Ah, the elegant chronometer. It’s true that a watch is really only meant to tell time, and that in today’s world of cheap smartphones, they do seem somewhat overrated to the practical type. However, there’s so much more to a chronometer than simply its minute and hour hands.
It’s been around for centuries, first as the pocket version, a little miniature clock carried by Swiss inventors, and then as the modern wrist-worn version, when soldiers in the early 20th century needed a way to tell time while keeping both hands on their weaponry.
Today, the chronometer is the prime accessory of elegance on the modern man. More so than a woman’s pair of earrings or a necklace, the chronometer is a symbol for what brand of man you espouse yourself to be. After all, its simplicity or ruggedness exudes a representative image of you, and how you choose to appear to the world. In this case, it tells so much more than just time.
However, you cannot just head off and buy any old product by eyeballing it. You could try, anwad chances are you’d be rather happy with your purchase. However, with just a little bit of research, you could save yourself quite a bit of money and learn a thing or two about the chronology of the chronometer. At the same time, you’ll have a better eye and idea for spotting fakes. There’s so much more to all this than what meets the eye. That’s why knowing a little bit more about them can go a long way to helping you find the right one for you and your wrist.
Terminology to Watch Out For
Some watches advertise themselves as chronometers. Others claim very boldly that they’re chronographs. A chronometer is simply a clock. Yet, to call itself a chronometer, it needs to be distinguished and tested by the Swiss Official Chronometer Control, which is the world’s foremost authority on the quality of a proud product, according to AskMen.
A chronograph, on the other hand, doesn’t need to be sent in to Switzerland. Instead, it’s got stopwatch functionality, hence the usage of the term “graph.”
The fun doesn’t stop there. Watches are made up of several moving and unmoving parts, some of which you already know about. There’s the minute hand, the second hand, and the hour hand, but there’s also the crown and bezel, and the difference between a quartz and an automatic mechanism. To keep things simple, here are a couple of terms you should be aware of as a buyer:
Bezel: Used to tell increments of time. It’s the movable ring above your crystal, and is often used by divers to keep time on how long they have before their air runs out.
Crown: The adjusting knob on the outside of your case, used to adjust time and/or date, depending on its mechanism.

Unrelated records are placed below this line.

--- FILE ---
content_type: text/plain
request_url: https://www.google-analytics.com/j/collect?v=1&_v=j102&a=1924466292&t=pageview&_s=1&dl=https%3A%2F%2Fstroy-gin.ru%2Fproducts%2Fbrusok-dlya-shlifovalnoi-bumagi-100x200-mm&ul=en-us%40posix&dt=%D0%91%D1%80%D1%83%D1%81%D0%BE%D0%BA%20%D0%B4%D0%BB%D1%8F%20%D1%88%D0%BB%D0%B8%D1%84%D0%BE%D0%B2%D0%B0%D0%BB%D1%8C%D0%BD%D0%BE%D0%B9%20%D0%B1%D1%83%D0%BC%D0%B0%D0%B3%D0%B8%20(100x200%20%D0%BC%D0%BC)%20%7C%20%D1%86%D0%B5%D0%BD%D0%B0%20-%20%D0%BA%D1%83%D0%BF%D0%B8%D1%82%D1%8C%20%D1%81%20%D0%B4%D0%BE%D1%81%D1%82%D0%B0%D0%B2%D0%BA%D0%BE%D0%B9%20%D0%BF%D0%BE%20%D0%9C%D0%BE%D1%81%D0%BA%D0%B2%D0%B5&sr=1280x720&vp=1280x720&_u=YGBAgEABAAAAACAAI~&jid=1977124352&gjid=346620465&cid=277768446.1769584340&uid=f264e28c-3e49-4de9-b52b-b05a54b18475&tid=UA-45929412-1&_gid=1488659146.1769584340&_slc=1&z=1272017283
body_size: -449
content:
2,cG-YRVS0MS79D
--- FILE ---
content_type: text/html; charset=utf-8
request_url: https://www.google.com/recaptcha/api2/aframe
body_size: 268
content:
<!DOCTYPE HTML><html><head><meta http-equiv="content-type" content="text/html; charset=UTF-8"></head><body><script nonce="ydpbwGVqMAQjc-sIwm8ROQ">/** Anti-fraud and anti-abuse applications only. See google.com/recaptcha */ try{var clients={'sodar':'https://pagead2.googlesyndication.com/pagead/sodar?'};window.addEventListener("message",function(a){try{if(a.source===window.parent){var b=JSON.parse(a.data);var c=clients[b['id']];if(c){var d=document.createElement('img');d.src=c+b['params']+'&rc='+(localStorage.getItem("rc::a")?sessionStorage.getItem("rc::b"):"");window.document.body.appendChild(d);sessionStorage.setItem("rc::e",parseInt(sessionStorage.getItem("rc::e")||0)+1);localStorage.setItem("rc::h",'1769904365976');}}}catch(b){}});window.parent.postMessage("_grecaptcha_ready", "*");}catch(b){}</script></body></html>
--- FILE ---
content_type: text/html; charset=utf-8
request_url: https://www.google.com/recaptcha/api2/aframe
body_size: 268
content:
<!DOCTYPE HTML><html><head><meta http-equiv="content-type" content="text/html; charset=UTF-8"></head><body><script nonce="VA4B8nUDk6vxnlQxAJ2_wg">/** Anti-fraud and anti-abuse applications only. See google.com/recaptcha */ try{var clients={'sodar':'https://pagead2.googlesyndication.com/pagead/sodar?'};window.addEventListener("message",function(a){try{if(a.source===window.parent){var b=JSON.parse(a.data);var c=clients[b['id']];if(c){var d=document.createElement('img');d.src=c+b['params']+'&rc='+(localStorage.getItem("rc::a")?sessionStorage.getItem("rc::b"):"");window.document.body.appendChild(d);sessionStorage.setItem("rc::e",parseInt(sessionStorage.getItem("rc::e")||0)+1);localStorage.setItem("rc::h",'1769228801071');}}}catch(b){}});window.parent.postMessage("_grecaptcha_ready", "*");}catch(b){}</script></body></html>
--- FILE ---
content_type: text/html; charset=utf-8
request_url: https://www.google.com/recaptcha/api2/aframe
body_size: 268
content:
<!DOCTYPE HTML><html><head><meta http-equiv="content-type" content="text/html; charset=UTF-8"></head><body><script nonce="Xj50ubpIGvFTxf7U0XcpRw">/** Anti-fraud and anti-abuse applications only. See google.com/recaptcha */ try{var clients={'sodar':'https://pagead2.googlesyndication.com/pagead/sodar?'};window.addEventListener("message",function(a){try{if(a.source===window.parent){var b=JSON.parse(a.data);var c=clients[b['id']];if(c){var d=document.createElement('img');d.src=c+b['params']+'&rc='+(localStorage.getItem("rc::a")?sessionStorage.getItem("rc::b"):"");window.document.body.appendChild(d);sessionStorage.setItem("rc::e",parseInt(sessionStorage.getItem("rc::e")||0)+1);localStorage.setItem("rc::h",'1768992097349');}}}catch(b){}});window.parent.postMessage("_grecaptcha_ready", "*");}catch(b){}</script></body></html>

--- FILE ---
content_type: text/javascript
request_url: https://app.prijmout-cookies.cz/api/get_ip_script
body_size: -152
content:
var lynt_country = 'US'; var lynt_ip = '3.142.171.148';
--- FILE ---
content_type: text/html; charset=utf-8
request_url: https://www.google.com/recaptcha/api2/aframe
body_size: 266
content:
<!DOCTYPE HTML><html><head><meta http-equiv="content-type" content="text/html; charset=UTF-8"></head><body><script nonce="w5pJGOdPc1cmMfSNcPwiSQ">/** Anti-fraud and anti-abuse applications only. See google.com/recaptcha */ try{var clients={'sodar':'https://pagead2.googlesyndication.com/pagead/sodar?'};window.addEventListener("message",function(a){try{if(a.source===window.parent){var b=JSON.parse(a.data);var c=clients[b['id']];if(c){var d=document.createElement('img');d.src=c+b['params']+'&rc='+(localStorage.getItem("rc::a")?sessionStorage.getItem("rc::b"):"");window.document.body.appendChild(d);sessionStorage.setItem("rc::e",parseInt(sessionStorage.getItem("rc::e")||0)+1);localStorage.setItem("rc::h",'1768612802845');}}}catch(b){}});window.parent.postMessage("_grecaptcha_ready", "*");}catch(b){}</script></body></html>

Movement: This is an important term, because it determines the mechanism by which the machine is powered. Common examples are the Quartz Movement, Automatic Movement and Manual Movement.
Automatic Movement: Automatic mechanisms utilize a pendulum that keeps it running as long as the entire mechanism is moved, typically via force (i.e. the user walking around). These still need to be wound every so often.
Quartz Movement: More accurate than most mechanical movements, these use a quartz crystal oscillation to tell time. Quartz is piezoelectric, meaning that it generates a current when pressured physically.
Manual Movement: The original way to run a clock mechanism, a manual wind requires the user to turn the crown of a watch every one to two days to keep the whole thing running.
Which Would We Wear?
There are hundreds of other terms to learn about, but these are the most basic to consider when buying one, especially online. There are plenty of watches for men on sale on sites like DailySale, but asking the right questions is the key to finding the one for you. Does it come with a moveable bezel? Is it simple, or a complication? What kind of movement does it have?
Divers need more expensive and specialized devices than, say, the average layman. The same goes for a pilot or a soldier. However, when you’re in the market for a pure fashion item, your biggest concern should be price versus elegance.
You don’t want a hassle on your wrist, but you do want quality. However, while Rolex is the world’s most successful watch company, as per Statista, that doesn’t mean their quality goes unmatched on the market. That’s why you should compare specs, not just prices.
Quartz devices are popular because they often don’t have to be wound, but analog is much more charming than a digital build. The color scheme and flashiness of the face makes the difference. Ultimately, it’s a matter of what best fits your hair color, skin type, eye color, and usual clothing choice.